**Work to do:**
Render the material as a Markdown table, from the line containing "Looking at the" up to and including the last line of the material. Use the columns Row and Line, give each line a row number, and leave out blank lines.
──────
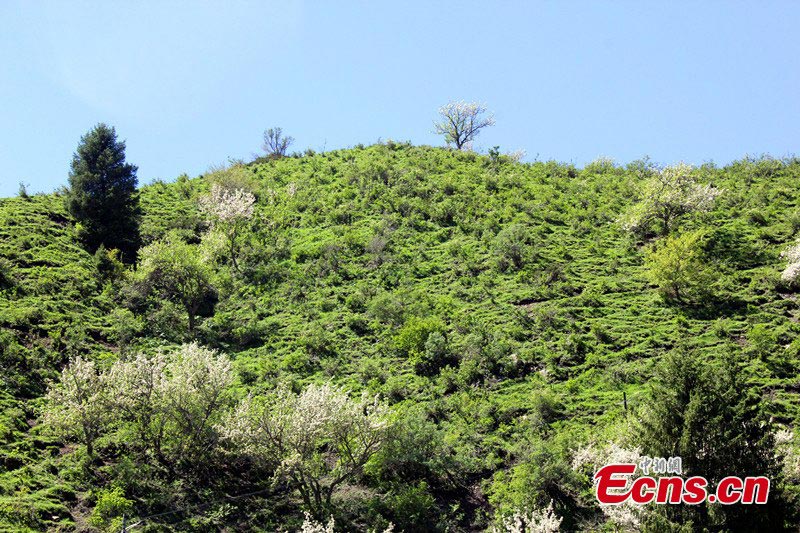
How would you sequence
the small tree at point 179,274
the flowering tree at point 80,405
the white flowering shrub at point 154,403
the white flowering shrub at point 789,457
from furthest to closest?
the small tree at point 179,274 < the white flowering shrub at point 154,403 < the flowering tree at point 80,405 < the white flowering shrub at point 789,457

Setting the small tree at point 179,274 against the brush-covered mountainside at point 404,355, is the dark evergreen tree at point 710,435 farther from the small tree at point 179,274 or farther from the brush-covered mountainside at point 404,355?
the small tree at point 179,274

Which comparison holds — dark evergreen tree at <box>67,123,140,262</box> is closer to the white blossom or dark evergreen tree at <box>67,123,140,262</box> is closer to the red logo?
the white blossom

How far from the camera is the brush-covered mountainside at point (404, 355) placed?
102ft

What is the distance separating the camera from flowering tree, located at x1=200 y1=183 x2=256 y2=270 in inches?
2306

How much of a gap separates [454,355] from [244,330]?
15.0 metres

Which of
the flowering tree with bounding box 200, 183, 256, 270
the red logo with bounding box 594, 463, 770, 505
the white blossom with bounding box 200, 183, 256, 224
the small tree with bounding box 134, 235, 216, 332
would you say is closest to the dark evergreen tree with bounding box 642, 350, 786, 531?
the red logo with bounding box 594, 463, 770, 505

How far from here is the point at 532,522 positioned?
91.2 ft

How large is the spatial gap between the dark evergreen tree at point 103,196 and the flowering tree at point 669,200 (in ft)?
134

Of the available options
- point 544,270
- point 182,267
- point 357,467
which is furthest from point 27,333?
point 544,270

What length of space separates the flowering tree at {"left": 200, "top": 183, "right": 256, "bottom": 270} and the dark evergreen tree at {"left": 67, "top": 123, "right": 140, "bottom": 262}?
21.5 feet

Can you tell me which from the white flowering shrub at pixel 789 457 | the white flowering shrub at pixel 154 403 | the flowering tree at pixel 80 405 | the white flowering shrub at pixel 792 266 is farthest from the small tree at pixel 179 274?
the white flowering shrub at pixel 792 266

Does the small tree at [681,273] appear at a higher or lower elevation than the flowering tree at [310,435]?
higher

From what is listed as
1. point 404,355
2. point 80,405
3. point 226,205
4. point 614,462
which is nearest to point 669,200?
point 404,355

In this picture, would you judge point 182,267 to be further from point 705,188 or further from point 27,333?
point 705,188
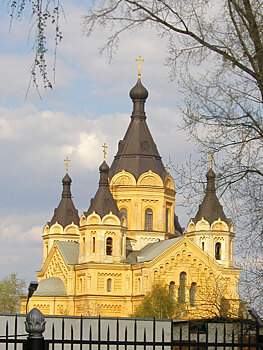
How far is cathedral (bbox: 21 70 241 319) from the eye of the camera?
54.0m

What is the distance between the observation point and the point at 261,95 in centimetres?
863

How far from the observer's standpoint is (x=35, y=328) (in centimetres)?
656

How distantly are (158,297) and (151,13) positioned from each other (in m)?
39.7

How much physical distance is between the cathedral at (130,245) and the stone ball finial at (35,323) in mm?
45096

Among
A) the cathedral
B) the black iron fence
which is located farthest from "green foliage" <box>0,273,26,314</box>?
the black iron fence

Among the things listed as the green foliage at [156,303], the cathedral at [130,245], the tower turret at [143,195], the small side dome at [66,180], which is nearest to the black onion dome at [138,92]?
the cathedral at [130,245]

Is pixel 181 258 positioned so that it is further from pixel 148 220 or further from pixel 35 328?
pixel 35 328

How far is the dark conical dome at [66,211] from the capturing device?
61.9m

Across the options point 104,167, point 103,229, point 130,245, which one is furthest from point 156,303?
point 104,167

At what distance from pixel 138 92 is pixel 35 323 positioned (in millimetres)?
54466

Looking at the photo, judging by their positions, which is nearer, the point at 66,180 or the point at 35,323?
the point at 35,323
──────
**Exercise output:**
| Row | Line |
|---|---|
| 1 | Looking at the photo, judging by their positions, which is nearer, the point at 66,180 or the point at 35,323? |
| 2 | the point at 35,323 |